FRAGMENTO DEL TEXTO:
* * * * * * *

El articulista comenta cómo junto a los cartelones y las caretas carnavalescos, «han acudido también multiplicándose por centenares de miles, otros cartelones y otras caretas de otro Carnaval que igualmente se celebra en estos días: los pasquines electorales».

Este estudio comparativo de caretas y pasquines nos llevaría a pintorescas e interesantes conclusiones, de las cuales saldrían muy mal parados los aspirantes a padres de la patria, a tal extremo que muchos de éstos ni siquiera son merecedores de que se califiquen sus rostros de caretas, porque el adjetivo preciso, adecuado y justo que merecen es el de: caretudos.

 

 Nuestras calles y plazas han recibido en estos días la visita regocijada de los disfraces y caretas que constituyen los tradicionales atributos simbólicos de Carnestolendas. Grandes cartelones con máscaras grotescas, colocados en las farolas de nuestros principales paseos y avenidas, sirven de anuncio a los vecinos de La Habana y a los turistas extranjeros, de que, al menos oficialmente, nuestra capital está de fiesta, y es forzoso, por ello, divertirse a todo trance.
Pero este año no se encuentran, como en otros, solos los cartelones y las caretas carnavalescos, sino que a ofrecerles compañía han acudido también multiplicándose por centenares de miles, otros cartelones y otras caretas de otro Carnaval que igualmente se celebra en estos días: los pasquines electorales.
Y colgando de los postes, pegados a columnas y paredes de las casas, tendidos a lo ancho de las calles o tapiando las vidrieras y espejos de los establecimientos comerciales, pueden contemplar los vecinos de esta ciudad, como los de las demás poblaciones de la República, y los turistas visitantes, caras de todos tamaños, colores. Figuras y expresiones… de ciudadanos aspirantes a padres de La patria, que, dispuestos a sacrificarse por ella, demandan de los electores su voto a fin de poder ocupar un butacón en la Cámara de Representantes (a la izquierda del Capitolio más costoso e inútil del mundo).
En muchos casos, junto o cerca de una careta anunciadora del Carnaval, se encuentran varios retratos, anunciadores de las elecciones. Y si el viandante detiene su paso para contemplar ambos rostros, el que trazó el pintor exagerando los rasgos humanos a fin de plasmar la cara de un payaso, de un bobo, de un diablito, de un pirata, de una colombina, de una vampiresa, etc., etc., no difiere mucho del retrato o del dibujo que captó la efigie del candidato —de uno u otro sexo— aspirante a padre de la patria; con la agravante, en favor
del primero, de que en los retratos de los segundos, lejos de haberse exagerado o caricaturado los rasgos, fotógrafos y dibujantes han hecho gala de su arte y de su buen deseo de complacer al cliente, retocando, ocultando o disimulando mataduras faciales que denunciarían demasiado a las claras el alma y las torcidas intenciones que se esconden tras
esos rostros.

* * * * * * *

ENTRADAS PROPORCIONADAS:
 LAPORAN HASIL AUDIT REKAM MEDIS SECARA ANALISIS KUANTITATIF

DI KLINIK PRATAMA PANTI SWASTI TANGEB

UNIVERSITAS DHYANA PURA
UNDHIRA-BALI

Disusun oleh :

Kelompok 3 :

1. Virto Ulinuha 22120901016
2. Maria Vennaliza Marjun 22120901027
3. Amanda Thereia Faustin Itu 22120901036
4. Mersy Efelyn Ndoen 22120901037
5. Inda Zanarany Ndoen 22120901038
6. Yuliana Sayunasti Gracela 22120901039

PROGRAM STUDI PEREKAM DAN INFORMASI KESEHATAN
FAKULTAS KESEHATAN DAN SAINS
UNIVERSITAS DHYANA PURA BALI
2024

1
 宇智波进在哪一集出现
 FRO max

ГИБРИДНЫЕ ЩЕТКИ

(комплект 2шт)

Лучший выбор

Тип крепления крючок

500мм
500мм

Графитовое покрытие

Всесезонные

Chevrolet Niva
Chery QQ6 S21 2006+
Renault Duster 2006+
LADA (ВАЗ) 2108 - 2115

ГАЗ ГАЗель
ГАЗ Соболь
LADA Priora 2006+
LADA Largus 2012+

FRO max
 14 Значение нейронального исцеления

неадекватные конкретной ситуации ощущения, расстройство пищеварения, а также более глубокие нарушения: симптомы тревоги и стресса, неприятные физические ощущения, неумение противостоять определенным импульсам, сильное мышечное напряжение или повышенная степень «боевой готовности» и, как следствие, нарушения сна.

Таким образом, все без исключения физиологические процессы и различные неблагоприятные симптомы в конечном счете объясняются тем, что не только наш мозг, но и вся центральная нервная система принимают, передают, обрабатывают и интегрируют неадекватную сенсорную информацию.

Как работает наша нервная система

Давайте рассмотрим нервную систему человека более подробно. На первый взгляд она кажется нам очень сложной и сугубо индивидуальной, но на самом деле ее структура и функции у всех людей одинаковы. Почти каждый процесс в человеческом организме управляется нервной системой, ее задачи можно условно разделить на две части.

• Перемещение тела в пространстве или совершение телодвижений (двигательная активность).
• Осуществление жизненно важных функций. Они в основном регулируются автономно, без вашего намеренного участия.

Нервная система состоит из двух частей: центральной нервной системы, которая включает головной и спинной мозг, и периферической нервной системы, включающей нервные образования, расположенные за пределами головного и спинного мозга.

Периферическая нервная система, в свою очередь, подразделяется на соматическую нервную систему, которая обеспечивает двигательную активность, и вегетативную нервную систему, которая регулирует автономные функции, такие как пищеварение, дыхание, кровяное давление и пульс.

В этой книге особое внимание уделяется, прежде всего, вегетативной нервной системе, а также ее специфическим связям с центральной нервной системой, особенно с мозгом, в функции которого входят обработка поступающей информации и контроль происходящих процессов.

* * * * * * *

QUÉ SE PIDE:
Enumere los personajes cuyas caras, según el fragmento, traza el pintor en las caretas anunciadoras del Carnaval.

RESPUESTA:
Un payaso, un bobo, un diablito, un pirata, una colombina y una vampiresa.